Their results showed that personality traits can indeed predict the acceptability and subsequent likely hood of individuals lying but different traits effected different types of lie. Lies to increase social acceptance positively correlated with approval motivation and negatively with honesty, self-gain lies positively correlated with Machiavellianism and self-monitoring and negatively with kindness and honesty, altruistic or other orientated lies correlated negatively with assertiveness and honesty. Interestedly they also found that traits that caused polar opposite correlations on the prevalence and acceptance of some lies, such as kindness and Machiavellianism on self-gain lies, produced similar correlations in the same direction on other types of lie such as conflict avoidance lies, McLeod and Genereux (2008) thought this indicated a much more complex interrelationship between traits than they had explored, it was also noteworthy that some types of lies were effected by clusters of personality traits while others only had one or two traits that influenced them, they thought that this could indicate that there is a cluster of traits that can be used to predict an individual’s likelihood to lie but more research is needed to narrow these down and ascertain how they interact in different situations. Camden Motley and Wilson (1984) identified that woman have a greater reliance on white lies to meet their affiliation needs, in their research 50.3% of the lies told to meet affiliation needs were white lies in comparison to 31.5% for men. When they broke down the types of affiliation needs they found that women lied mostly to avoid disclosing personal information or avoid interacting with an individual, suggesting that women are more likely to lie to hide their feelings than men are however they do so to avoid un wanted interactions rather than using white lies to initiate interactions and this may be due to a higher rate of invitations for unwanted interactions such as being asked out on dates or asked for personal information which men do not have. Camden also found that women more often lied to protect the self-esteem of the target of the lie or to avoid being tactless however men were more likely to lie to protect their own self-esteem, they speculated that this could be due to the social roles attached to being a man or a woman which is supported by the data showing that men lied more to raise esteem with women than with other men.

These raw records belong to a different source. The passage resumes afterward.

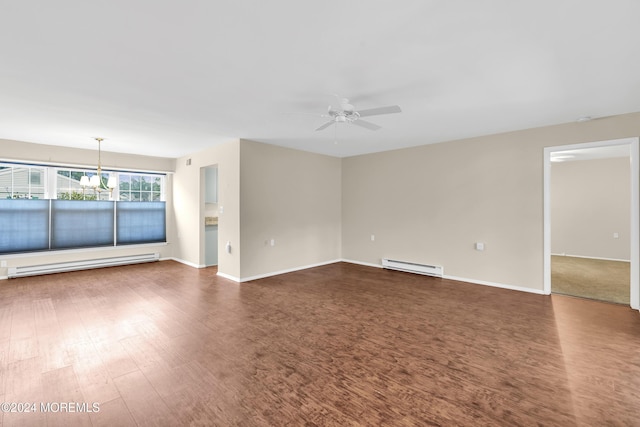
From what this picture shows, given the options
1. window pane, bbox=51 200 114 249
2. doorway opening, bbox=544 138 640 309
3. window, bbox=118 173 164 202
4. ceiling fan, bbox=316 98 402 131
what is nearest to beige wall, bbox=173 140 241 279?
window, bbox=118 173 164 202

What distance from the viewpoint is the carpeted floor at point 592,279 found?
14.6 ft

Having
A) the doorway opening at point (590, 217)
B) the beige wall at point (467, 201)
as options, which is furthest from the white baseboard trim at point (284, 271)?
the doorway opening at point (590, 217)

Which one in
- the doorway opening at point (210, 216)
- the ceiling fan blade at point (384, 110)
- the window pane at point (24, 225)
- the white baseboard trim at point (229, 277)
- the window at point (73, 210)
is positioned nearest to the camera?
the ceiling fan blade at point (384, 110)

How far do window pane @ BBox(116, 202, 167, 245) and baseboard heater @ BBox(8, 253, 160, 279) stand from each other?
1.28 ft

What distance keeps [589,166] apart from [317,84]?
828 cm

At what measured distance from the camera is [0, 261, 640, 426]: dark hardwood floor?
194 centimetres

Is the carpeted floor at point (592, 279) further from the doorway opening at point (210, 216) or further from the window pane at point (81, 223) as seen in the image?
the window pane at point (81, 223)

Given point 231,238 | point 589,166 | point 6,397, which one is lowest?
point 6,397

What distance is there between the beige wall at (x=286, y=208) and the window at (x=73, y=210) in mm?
3377

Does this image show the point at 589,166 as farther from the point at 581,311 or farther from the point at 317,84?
the point at 317,84

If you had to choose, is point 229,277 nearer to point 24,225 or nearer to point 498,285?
point 24,225

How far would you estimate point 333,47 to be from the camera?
2.21 m

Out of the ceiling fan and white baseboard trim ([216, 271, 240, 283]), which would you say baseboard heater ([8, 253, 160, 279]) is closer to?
white baseboard trim ([216, 271, 240, 283])

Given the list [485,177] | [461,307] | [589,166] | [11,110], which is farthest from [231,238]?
[589,166]
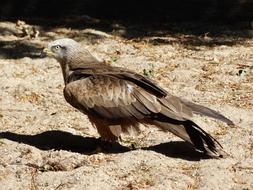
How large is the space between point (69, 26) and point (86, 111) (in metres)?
5.82

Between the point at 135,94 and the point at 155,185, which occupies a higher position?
the point at 135,94

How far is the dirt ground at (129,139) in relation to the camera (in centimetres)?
625

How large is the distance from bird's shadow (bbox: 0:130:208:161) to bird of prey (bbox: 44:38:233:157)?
186 mm

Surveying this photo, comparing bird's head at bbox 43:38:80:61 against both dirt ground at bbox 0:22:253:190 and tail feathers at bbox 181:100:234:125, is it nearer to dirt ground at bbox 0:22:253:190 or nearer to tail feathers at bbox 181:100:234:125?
dirt ground at bbox 0:22:253:190

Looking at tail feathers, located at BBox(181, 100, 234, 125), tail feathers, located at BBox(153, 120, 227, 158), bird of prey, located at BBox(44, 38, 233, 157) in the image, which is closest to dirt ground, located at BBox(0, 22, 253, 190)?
tail feathers, located at BBox(153, 120, 227, 158)

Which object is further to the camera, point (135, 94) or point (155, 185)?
point (135, 94)

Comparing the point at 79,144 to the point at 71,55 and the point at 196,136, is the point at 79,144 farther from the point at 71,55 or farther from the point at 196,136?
the point at 196,136

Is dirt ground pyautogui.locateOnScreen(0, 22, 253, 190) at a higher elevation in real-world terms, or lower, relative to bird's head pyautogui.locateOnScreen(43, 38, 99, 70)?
lower

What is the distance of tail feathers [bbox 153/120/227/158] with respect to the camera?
672 cm

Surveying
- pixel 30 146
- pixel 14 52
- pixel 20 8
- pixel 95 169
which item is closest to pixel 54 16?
pixel 20 8

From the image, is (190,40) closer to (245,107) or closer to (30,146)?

Conclusion[edit | edit source]
This chapter aimed to explore why humans lie to each other by reviewing the literature available. Although age, gender, personality traits and circumstance all play some form of role all the literature seems to agree with DePaulo et al. (1996) that all motivation to lie stems from a desire to preserve esteem in some form, either self-esteem or the esteem of others, often the two are intertwined and both the self and the target of the lie are somehow benefitted at least in style of white lies. Malicious lies seem to stem purely from the self but sometimes they are not performed just to cause harm but sometimes to explore aspects of the self as suggested by Utz’s (2005).